PCA

class turbustat.statistics.PCA(cube, n_eigs=None, distance=None)[source] [edit on github]

Bases: turbustat.statistics.base_statistic.BaseStatisticMixIn

Implementation of Principal Component Analysis (Heyer & Brunt, 2002)

Parameters:
cube : numpy.ndarray or astropy.io.fits.PrimaryHDU or astropy.io.fits.ImageHDU or SpectralCube

Data cube.

n_eigs : int

Deprecated. Input using compute_pca or run.

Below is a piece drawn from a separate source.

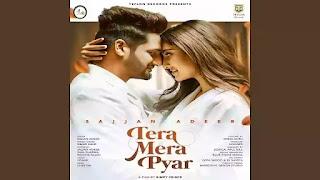 Checkout New Punjabi Song Tera Mera Pyar sung by Sajjan Adeeb & Simar Kaur & lyrics penned by Udaar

distance : Quantity, optional

Distance to object in physical units. The output spatial widths will be converted to the units given here.

Examples

>>> from turbustat.statistics import PCA
>>> from spectral_cube import SpectralCube
>>> import astropy.units as u
>>> cube = SpectralCube.read("adv.fits") # doctest: +SKIP
>>> pca = PCA(cube, distance=250 * u.pc) # doctest: +SKIP
>>> pca.run(verbose=True) # doctest: +SKIP

Attributes Summary

data
distance
eigvals All eigenvalues.
eigvecs All eigenvectors.
gamma Slope of the size-linewidth relation with correction from Brunt & Heyer 2002
gamma_error_range One-sigma error bounds on gamma.
header
index Power-law index.
index_error_range One-sigma error bounds on the index.
n_eigs
need_header_flag
no_data_flag
total_variance Total variance of all eigenvalues.
var_proportion Proportion of variance described by the first n_eigs eigenvalues.

Methods Summary

autocorr_images(self[, n_eigs]) Create the autocorrelation of the eigenimages.
autocorr_spec(self[, n_eigs]) Create the autocorrelation spectra of the eigenvectors.
compute_pca(self[, mean_sub, n_eigs, …]) Create the covariance matrix and its eigenvalues.
eigimages(self[, n_eigs]) Create eigenimages up to the n_eigs.
find_spatial_widths(self[, method, …]) Derive the spatial widths using the autocorrelation of the eigenimages.
find_spectral_widths(self[, method]) Derive the spectral widths using the autocorrelation of the eigenvectors.
fit_plaw(self[, xlow, xhigh, fit_method, …]) Fit the size-linewidth relation.
input_data_header(self, data, header[, …]) Check if the header is given separately from the data type.
intercept(self[, unit]) Intercept from the fits, converted out of the log value.
intercept_error_range(self[, unit]) One-sigma error bounds on the intercept.
load_beam(self[, beam]) Try loading the beam from the header or a given object.
load_results(pickle_file) Load in a saved pickle file.
model(self, x) Model with the fit parameters from fit_plaw
noise_ACF(self[, n_eigs]) Create the noise autocorrelation function based off of the eigenvalues beyond PCA.n_eigs.
plot_fit(self[, save_name, show_cov_bar, …]) Plot the covariance matrix, bar plot of eigenvalues, and the fitted size-line width relation.
run(self[, show_progress, verbose, …]) Run the decomposition and fitting in one step.
save_results(self, output_name[, keep_data]) Save the results of the SCF to avoid re-computing.
sonic_length(self[, T_k, mu, use_gamma, unit]) Estimate of the sonic length based on a given temperature.
spatial_width(self[, unit]) Spatial widths for the first n_eigs components.
spatial_width_error(self[, unit]) The 1-sigma error bounds on the spatial widths for the first n_eigs components.
spectral_width(self[, unit]) Spectral widths for the first n_eigs components.
spectral_width_error(self[, unit]) The error bounds on the spectral widths for the first n_eigs components.

Attributes Documentation

data
distance
eigvals

All eigenvalues.

eigvecs

All eigenvectors.

gamma

Slope of the size-linewidth relation with correction from Brunt & Heyer 2002

gamma_error_range

One-sigma error bounds on gamma.

header
index

Power-law index.

index_error_range

One-sigma error bounds on the index.

n_eigs
need_header_flag = True
no_data_flag = False
total_variance

Total variance of all eigenvalues.

var_proportion

Proportion of variance described by the first n_eigs eigenvalues.

Methods Documentation

autocorr_images(self, n_eigs=None)[source] [edit on github]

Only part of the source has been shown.